Friday, March 8, 2024 | Management
Fashion e-commerce business Matches, which was acquired by retail giant Frasers in December 2023, has been placed into administration. The company was acquired by Frasers Group, which operates House of Fraser and Sports Direct, for £52 million from a subsidiary of a fund advised by Apax Partners.
At the time of the acquisition, Matches said it would work with Frasers on a growth strategy for the business, adding that it had seen a “strong trading performance despite a challenging economic backdrop” and that the acquisition would give it “access to greater scale”. will be obtained,'' he claimed. We have best-in-class retail expertise and the financial stability needed to better serve our brand partners and customers. ”
Frasers CEO Michael Murray described the company as a “leader in online luxury retail” with “incredible relationships with our brand partners” and said the partnership would allow Frasers “This will strengthen our luxury offering, further deepen our relationship, and accelerate our mission to provide quality service to consumers.” Access to the world's best brands. ”
However, less than three months later, the company was put into administration, with Frasers saying it had “consistently failed to meet its business plan targets and continued to incur significant losses despite support from the group”. “There is,” he said.
The group continued: “Matches' management has sought to find ways to stabilize the business, but restructuring the business would require too many changes and the ongoing capital requirements would be insufficient. It became clear that the amount was much higher than that amount.” It's what the group thinks is doable. ”

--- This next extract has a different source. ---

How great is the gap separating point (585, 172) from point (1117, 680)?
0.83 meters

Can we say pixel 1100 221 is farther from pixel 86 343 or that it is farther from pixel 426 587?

MATCHES was founded in 1987 and originally operated as a boutique store in Wimbledon, London. The company has since expanded into a large-scale e-commerce operation, employing over 450 designers, shipping products across the UK and to 150 countries around the world, and operating his three stores in London.
However, the company has been significantly affected by the harsh global economic environment, and for the year to January 31, 2023, it posted an operating loss of £67.2 million (compared to a loss of £37.5 million in the same period last year). Meanwhile, EBITDA losses widened to £33.7m from £25m in 2022. His total assets at the time were valued at around £170 million.